Do Not Read Immortalis If You Prefer Fiction That Plays It Safe
Some books offer comfort, a tidy narrative arc where virtue triumphs and the shadows retreat at dawn. Immortalis offers no such refuge. This is not a tale for those who crave the illusion of safety in their fiction, where characters emerge unscathed and morality bends toward redemption. Here, the darkness lingers, the wounds fester, and the line between love and annihilation blurs into something irrevocable. If your shelves hold only stories that whisper assurances, turn away now. Immortalis demands you confront what lurks beneath the veneer of civility, and it will not spare you the discomfort.
The world of Morrigan Deep is one of unrelenting predation, where the immortal feasts upon the mortal not out of necessity alone, but as an expression of dominion. Primus, the primal force of creation, birthed a realm where thesapiens and vampires clash in eternal cycles of hunt and retaliation, only to be governed by Irkalla’s merciless ledger. The Immortalis, neither vampire nor mortal, stand as apex entities, their dual natures, Vero and Evro, embodying the fracture between restraint and primal urge. Theaten and Kane, Nicolas and Chester, Behmor and Tanis, each a testament to the cost of such power: appetites that consume blood, flesh, and will with equal indifference.

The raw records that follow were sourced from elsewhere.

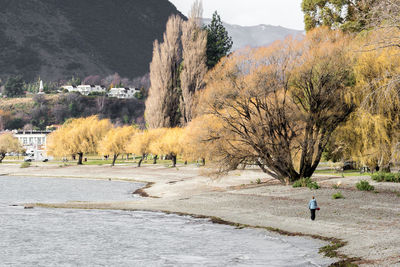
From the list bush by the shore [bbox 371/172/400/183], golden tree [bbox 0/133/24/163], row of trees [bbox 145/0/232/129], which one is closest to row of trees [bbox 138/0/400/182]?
bush by the shore [bbox 371/172/400/183]

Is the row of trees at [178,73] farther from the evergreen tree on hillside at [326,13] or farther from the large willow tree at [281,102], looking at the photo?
the large willow tree at [281,102]

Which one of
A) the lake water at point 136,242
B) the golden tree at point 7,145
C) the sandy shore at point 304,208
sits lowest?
the lake water at point 136,242

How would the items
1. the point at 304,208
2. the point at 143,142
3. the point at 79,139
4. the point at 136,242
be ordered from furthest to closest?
1. the point at 79,139
2. the point at 143,142
3. the point at 304,208
4. the point at 136,242

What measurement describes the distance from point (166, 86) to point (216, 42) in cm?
1741

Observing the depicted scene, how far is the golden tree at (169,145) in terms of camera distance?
79394 mm

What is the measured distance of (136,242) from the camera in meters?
26.7

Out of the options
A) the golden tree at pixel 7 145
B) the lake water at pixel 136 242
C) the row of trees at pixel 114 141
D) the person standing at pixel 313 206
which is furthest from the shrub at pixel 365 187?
the golden tree at pixel 7 145

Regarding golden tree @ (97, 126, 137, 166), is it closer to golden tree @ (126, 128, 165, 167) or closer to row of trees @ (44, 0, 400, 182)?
golden tree @ (126, 128, 165, 167)

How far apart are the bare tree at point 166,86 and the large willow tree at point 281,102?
5410cm

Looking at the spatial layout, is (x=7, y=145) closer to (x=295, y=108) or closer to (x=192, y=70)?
(x=192, y=70)

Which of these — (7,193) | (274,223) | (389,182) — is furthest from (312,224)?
(7,193)

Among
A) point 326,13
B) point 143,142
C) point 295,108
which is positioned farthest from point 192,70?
point 295,108

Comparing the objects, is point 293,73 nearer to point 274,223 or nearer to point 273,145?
point 273,145

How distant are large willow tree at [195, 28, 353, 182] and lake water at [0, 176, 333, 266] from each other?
10289 mm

Consider Nicolas DeSilva, proprietor of Corax Asylum, a labyrinth of calculated cruelty masquerading as care. His domain is no mere prison, but a symphony of suffering, where inmates are strapped to gurneys that crush breath from lungs, or suspended in halls of mirrors that warp reality into nightmare. He trades souls with Irkalla for medical sanction, declares sanity a fiction, and indulges in tortures that blend the surgical with the sadistic. The brazen bull roasts the defiant, the nerve harp plucks agony from exposed sinew, and the washrooms spew sewage upon the cut and bleeding. Yet Nicolas is no blunt brute; his sadism is precise, his theatrics elaborate. He dances to the shrieks of the damned, his pocket watch ticking in counterpoint to their screams, ever the conductor of this grotesque orchestra.
And love? In Immortalis, it is the cruelest blade. Theaten binds Calista in gold chains, whispering vows of possession before the whip falls, her screams reframed as devotion. Nicolas, ever the innovator, mesmerises Allyra into surrender, her body yielding even as her spirit recoils. Possession is the currency of affection, contracts etched in blood and enforced by Irkalla’s unyielding gaze. The Ad Sex Speculum watches ceaselessly, mirrors that pierce distance and veil, ensuring no intimacy escapes scrutiny. To love here is to chain, to claim, to consume, and the devoured rarely emerge whole.
Fiction that plays it safe offers heroes who triumph through virtue, villains who fall to justice. Immortalis subverts this. Primus, architect of all, betrays his own creation into eternal dusk. Lilith, goddess of sand and spirit, forges cults from desperation. The Electi breed Immolesses as futile weapons, their rituals hollow echoes of forgotten power. Even the Baers, warriors of the Varjoleto, fall to engineered hunts, their loyalty no shield against the ledger’s cold arithmetic. Safety is an illusion, a comfort for those unwilling to face the void beneath.
Immortalis strips the pretence. It revels in the grotesque: flesh rendered to broth, eyes jarred for posterity, tributes boiled in teapots while guests applaud. The humour is sardonic, the prose deliberate, each sentence a lash that binds you to the horror. If you seek escape in the familiar rhythms of good versus evil, look elsewhere. Here, the ledger tallies every debt, and payment is exacted in blood, bone, and broken will. Read at your peril, for Immortalis does not play it safe. It plays for keeps.